2018-07-13  本文已影响0人  vckah

先来看一个问题,后端是怎样将 session 放置到浏览器中的呢?
Django 在 response 对象中有 session 这样一个字段,在返回消息头时,有 Set-Cookie 这样一个响应头,而且是两个,一个是 sessionid,另一个是 csrftoken字段。这两个都是键值对,里面有一些信息。
Django 的中间件为我们封装了 Session 这一对象,Django 对开发者做了非常友好的设定。所以我们来看一看这一层封装。
在 PyCharm 中首先进入 SessionMiddleware

class SessionMiddleware(MiddlewareMixin):
    def __init__(self, get_response=None):
        xxx
    def process_request(self, request):
        xxx
    def process_response(self, request, response):
        xxx

注:xxx 代表省略。这里实现了两个方法:process_requestprocess_response 。这两个方法是 Django 中间件里面可以实现的 5 个方法中的两个。

 #初始化方法
 def __init__(self, get_response=None):
    self.get_response = get_response
    engine = import_module(settings.SESSION_ENGINE)
    self.SessionStore = engine.SessionStore

这里的初始化方法,首先将 None 赋值给了一个变量,engine 其实是赋值了一个 db 对象 。跟踪进 settings 发现是一个 LazySettings 对象,它没有 SESSION_ENGINE 变量,在它的父类 LazyObject 也没有此变量,再来详细看一看 LazySettings:

class LazySettings(LazyObject):
    def _setup(self, name=None):
        settings_module = os.environ.get(ENVIRONMENT_VARIABLE)
        if not settings_module:
            desc = ("setting %s" % name) if name else "settings"
            raise ImproperlyConfigured(
                "Requested %s, but settings are not configured. "
                "You must either define the environment variable %s "
                "or call settings.configure() before accessing settings."
                % (desc, ENVIRONMENT_VARIABLE))

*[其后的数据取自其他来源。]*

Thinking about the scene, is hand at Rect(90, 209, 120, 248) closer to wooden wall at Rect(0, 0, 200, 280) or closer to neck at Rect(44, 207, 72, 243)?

        self._wrapped = Settings(settings_module)

进入 Settings 对象:


class Settings(object):
    def __init__(self, settings_module):
        # update this dict from global settings (but only for ALL_CAPS settings)
        for setting in dir(global_settings):
            if setting.isupper():
                setattr(self, setting, getattr(global_settings, setting))

        # store the settings module in case someone later cares
        self.SETTINGS_MODULE = settings_module

        mod = importlib.import_module(self.SETTINGS_MODULE)

        tuple_settings = (
            "INSTALLED_APPS",
            "TEMPLATE_DIRS",
            "LOCALE_PATHS",
        )
        self._explicit_settings = set()
        for setting in dir(mod):
            if setting.isupper():
                setting_value = getattr(mod, setting)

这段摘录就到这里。